* begin RECORD EXCERPTS *

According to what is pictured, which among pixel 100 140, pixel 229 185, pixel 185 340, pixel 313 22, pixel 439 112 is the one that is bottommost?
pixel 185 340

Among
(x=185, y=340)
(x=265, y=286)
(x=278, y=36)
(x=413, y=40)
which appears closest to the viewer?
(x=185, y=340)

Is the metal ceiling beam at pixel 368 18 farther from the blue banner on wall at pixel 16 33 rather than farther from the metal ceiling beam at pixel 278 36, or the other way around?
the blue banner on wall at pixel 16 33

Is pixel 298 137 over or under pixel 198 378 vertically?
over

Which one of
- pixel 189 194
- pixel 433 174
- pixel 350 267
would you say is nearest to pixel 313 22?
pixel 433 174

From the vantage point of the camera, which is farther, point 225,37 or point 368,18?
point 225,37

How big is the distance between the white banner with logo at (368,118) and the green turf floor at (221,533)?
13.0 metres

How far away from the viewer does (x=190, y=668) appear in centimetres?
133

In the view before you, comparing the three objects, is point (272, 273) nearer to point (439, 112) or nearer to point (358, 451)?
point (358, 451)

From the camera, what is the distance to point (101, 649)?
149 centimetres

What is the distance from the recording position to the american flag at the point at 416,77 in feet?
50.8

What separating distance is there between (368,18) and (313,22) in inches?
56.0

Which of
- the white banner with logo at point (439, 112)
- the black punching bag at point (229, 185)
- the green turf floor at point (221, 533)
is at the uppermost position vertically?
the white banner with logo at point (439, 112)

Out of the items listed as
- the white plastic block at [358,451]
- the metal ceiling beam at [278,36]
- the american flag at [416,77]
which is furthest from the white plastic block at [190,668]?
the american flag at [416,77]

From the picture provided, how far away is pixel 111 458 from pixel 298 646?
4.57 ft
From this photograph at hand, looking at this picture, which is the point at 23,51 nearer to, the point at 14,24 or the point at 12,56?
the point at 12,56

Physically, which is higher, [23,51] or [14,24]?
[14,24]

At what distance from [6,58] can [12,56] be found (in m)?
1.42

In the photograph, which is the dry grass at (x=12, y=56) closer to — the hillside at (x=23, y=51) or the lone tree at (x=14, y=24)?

* end RECORD EXCERPTS *

TASK STATEMENT: Quote every item above word for word, with nothing changed.

OUTPUT OF THE EXERCISE:
According to what is pictured, which among pixel 100 140, pixel 229 185, pixel 185 340, pixel 313 22, pixel 439 112 is the one that is bottommost?
pixel 185 340

Among
(x=185, y=340)
(x=265, y=286)
(x=278, y=36)
(x=413, y=40)
which appears closest to the viewer?
(x=185, y=340)

Is the metal ceiling beam at pixel 368 18 farther from the blue banner on wall at pixel 16 33 rather than farther from the metal ceiling beam at pixel 278 36, or the other way around?
the blue banner on wall at pixel 16 33

Is pixel 298 137 over or under pixel 198 378 vertically?
over

Which one of
- pixel 189 194
- pixel 433 174
- pixel 350 267
would you say is nearest to pixel 313 22?
pixel 433 174

From the vantage point of the camera, which is farther, point 225,37 or point 368,18?
point 225,37

How big is the distance between the white banner with logo at (368,118) and the green turf floor at (221,533)?
13.0 metres

How far away from the viewer does (x=190, y=668) appear in centimetres?
133

In the view before you, comparing the three objects, is point (272, 273) nearer to point (439, 112) or nearer to point (358, 451)?
point (358, 451)

From the camera, what is the distance to point (101, 649)?
149 centimetres

What is the distance from the recording position to the american flag at the point at 416,77 in feet?
50.8

What separating distance is there between (368,18) and (313,22) in inches?
56.0

Which of
- the white banner with logo at point (439, 112)
- the black punching bag at point (229, 185)
- the green turf floor at point (221, 533)
is at the uppermost position vertically?
the white banner with logo at point (439, 112)

Out of the items listed as
- the white plastic block at [358,451]
- the metal ceiling beam at [278,36]
- the american flag at [416,77]
which is furthest from the white plastic block at [190,668]?
the american flag at [416,77]

From the picture provided, how far away is pixel 111 458 from pixel 298 646?
4.57 ft
From this photograph at hand, looking at this picture, which is the point at 23,51 nearer to, the point at 14,24 or the point at 12,56?
the point at 12,56

Physically, which is higher, [23,51] or [14,24]?
[14,24]

At what distance from [6,58] can [12,56] be found (in m)?
1.42

In the photograph, which is the dry grass at (x=12, y=56) closer to — the hillside at (x=23, y=51) or the lone tree at (x=14, y=24)?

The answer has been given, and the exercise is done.